A PARLIAMENTARY reception has been held at Holyrood to celebrate the global impact of Scotland's "world-leading" research.

SNP MSP Clare Adamson hosted the event which recognised the country’s role in achieving the UN’s Sustainable Development Goals.

The 17 goals set out how the world can achieve peace and prosperity, from ending extreme poverty to reducing gender inequality. The full list can be found here.

The MSP for Motherwell and Wishaw organised the event alongside the Royal Society of Edinburgh (RSE) and The Physiological Society.

The Physiological Society is the largest network of physiologists in Europe which supports the advancement of the sector. The RSE is Scotland’s national academy, established in 1783, for “the advancement of learning and useful knowledge”.

READ MORE: Scotch whisky exports topped £6 billion for the first time in 2022

The meeting highlighted Scotland’s position as a top country for research productivity and impact across the world.

Adamson (below) said she wants Scotland to be at the forefront of solving the world’s most important issues.

The National:

She said: “My background is in STEM. So, the notion of ‘Scotland at the heart of meeting global challenges’ is an enticing one.

“I firmly believe that Scotland, with world-class research institutions, an established international reputation in science and development, and a demonstrable political will, can be at the forefront of meeting our planet’s most pressing challenges."

To achieve these ambitions, Adamson said, women and girls must be encouraged and empowered to enter science, technology, engineering, and medicine (STEM) fields that have been “historically male-dominated”.

She continued: “In the UN’s Sustainable Development Goals, the key word is sustainable.
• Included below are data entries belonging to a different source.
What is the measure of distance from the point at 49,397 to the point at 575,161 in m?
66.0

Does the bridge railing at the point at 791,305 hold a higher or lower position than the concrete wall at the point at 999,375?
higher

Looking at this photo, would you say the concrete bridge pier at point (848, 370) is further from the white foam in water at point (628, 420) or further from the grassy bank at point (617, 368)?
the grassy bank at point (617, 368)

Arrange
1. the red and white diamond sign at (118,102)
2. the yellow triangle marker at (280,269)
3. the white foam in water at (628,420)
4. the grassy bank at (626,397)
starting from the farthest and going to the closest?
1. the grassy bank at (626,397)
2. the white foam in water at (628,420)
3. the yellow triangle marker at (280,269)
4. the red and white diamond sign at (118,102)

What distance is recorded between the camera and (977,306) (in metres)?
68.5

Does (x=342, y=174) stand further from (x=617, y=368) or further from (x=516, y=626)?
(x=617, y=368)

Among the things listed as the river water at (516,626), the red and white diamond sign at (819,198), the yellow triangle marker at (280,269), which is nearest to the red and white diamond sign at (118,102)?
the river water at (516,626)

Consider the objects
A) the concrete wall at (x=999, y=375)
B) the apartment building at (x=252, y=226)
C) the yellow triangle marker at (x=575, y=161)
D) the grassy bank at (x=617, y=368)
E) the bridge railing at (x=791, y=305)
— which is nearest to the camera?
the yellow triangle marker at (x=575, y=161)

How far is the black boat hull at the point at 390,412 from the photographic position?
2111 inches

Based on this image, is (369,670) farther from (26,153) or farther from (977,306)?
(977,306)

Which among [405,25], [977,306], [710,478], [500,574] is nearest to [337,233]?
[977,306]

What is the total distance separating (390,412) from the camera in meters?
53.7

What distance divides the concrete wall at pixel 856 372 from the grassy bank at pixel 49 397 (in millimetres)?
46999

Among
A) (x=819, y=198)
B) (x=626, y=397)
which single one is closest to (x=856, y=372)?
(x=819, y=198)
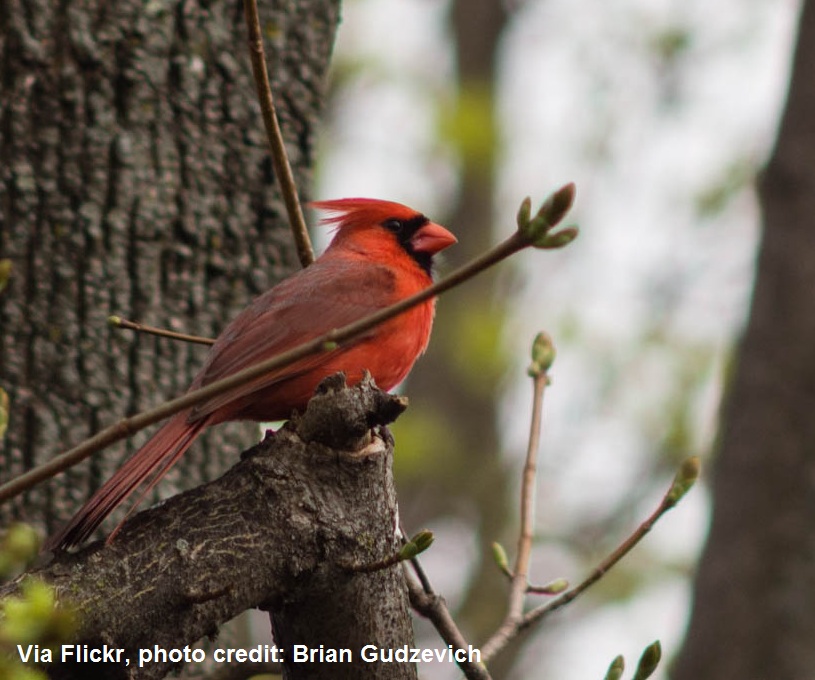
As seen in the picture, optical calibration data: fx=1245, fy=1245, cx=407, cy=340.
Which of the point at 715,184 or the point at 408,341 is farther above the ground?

We can use emerging technologies for the betterment of people and planet. But it requires a considered and consensual approach and buy-in from the international community.

“It was wonderful to host some of the brightest minds in the country in our national Parliament. The RSE and The Physiological Society are testament to Scotland’s continuing excellence in research.

"These are world-class institutions and it is right that we celebrate that and resolve to create a better and fairer world founded upon the spirit of collaboration and innovation.”

Professor Charles Withers, chair of the RSE's research committee, said: "We are very fortunate in Scotland to have many world-leading researchers and institutions that already contribute significantly to the country's international research reputation and who work tirelessly to seek solutions to the global challenges we face.

"This successful event not only showcased Scotland's role in tackling critical global challenges and in meeting sustainable development goals, but also illustrated the importance of collaboration and partnership in undertaking world-leading research and in promoting research excellence.”

READ MORE: What EU leaders and residents told me about Scotland's future

A spokesperson for the Physiological Society said: “The Physiological Society was delighted to organise this joint event in Parliament to celebrate the global impact of Scotland’s research.

"It was fantastic to have such support from Clare Adamson MSP, Minister Jamie Hepburn MSP, and many MSPs from across Scotland.

“Over the last decade, a third of Scotland’s research was directly related to the ambitions set out in the Sustainable Development Goals.

“Physiology, as the science of how the body works, is key to improving health, treating disease, and tackling global challenges.

"Scotland is world leading in the physiological sciences, with a proud history of Nobel Prize winners continued today by cutting edge research and teaching.”